Overall, the FDA’s quality assurance process is rigorous and highly regulated with critical quality attributes that every manufacturer must meet based on the standards set by the reference product. The experts also defined interchangeability and how biosimilars may meet this requirement. Shah noted that this is a regulatory term and that there are no approved products that have an interchangeability designation.

“Basically, interchangeability occurs at the distribution level, at the pharmacist level, where the pharmacist could actually substitute 1 drug for another without the provider’s authority. Of course, all states have regulation around this,” Shah said. “It’s more at the distribution level, at the pharmacy level, than at an institutional level, where providers and pharmacists actually make determination on switching their patient based on the clinical profile of the patient.”

He also noted that interchangeability status does not indicate a higher standard or whether the FDA has required more data to be classified as such. The biosimilar goes through the safe pathway, such as a similarity pathway.

Rather, interchangeability relies more on the pharmacist’s intervention, in which a biosimilar may be switched to any preferred biosimilar without a provider’s knowledge. It is not a process that phar-macists such as Shah have adopted, who instead favors transparency with physicians. Furthermore, there is state-by-state variability and legislation regarding pharmacy-level substitution and room in the future for the process to address interchangeability between biosimilars.

Finally, the experts looked at whether there are differences in efficacy compared with the biologic and the process of extrapolation of indication. Earl explained that he views extrapolating indications apart from efficacy and more with the analytical studies that are done on these products.

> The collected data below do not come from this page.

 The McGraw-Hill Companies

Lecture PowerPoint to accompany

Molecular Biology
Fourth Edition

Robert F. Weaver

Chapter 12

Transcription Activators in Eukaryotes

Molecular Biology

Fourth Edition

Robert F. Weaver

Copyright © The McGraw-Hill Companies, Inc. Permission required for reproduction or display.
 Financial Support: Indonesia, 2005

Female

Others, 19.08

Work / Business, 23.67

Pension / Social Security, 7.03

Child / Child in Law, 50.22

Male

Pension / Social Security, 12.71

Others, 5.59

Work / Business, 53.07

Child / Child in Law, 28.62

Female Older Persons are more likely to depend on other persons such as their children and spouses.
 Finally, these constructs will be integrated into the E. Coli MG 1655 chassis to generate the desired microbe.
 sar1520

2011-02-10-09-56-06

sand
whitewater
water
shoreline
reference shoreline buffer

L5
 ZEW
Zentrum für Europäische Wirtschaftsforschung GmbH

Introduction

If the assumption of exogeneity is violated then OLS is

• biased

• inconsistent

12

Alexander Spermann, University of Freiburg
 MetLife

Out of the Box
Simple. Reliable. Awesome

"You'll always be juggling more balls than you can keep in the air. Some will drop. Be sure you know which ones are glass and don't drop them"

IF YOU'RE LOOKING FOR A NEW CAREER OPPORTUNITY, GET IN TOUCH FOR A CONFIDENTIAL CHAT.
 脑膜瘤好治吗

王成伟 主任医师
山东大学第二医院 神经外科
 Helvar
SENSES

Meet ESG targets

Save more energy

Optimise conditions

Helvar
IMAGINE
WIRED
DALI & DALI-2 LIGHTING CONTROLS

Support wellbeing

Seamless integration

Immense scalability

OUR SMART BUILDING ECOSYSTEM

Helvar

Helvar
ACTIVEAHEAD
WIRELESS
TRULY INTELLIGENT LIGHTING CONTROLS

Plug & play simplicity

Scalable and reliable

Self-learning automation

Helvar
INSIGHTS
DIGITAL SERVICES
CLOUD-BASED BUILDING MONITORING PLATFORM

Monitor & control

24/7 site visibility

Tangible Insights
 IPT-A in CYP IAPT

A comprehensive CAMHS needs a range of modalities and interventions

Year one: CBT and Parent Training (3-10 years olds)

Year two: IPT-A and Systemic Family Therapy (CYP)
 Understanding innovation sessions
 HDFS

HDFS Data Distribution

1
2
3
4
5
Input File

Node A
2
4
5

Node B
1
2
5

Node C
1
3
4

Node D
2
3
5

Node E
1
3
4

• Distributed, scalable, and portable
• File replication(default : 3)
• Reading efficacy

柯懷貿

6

“It’s very rigorous, and I would encourage folks to look at that science to understand if these products are very similar or not. That first step shows they’re very similar to one another, and most of the indication limitation is related to some patent issues with the branded product and maybe not so much clinical issues,” Earl said. “I try to understand if I believe in the science or not, and I do. Therefore, it would be acceptable to extrapolate to any of the indications the FDA has. That’s caused a lot of conversation in our institution with a lot of our physicians and our pharmacy team.”

Additionally, the biosimilar can never have more indications than the originator product, and it can never be studied in a unique way beyond the originator product.

Peterson said it is important to note that upon applying for an extrapola-tion for additional indications for the originator product, the manufacturer must prove that the mechanism of action is similar among different indications. They must also prove that the bioactivity is similar regardless of the indication, and that they have acknowledged the different patient populations who are being treated with the different indications, comorbidities, medications, and even differences potentially in pharmacokinetics and pharmacodynamics in various patient populations.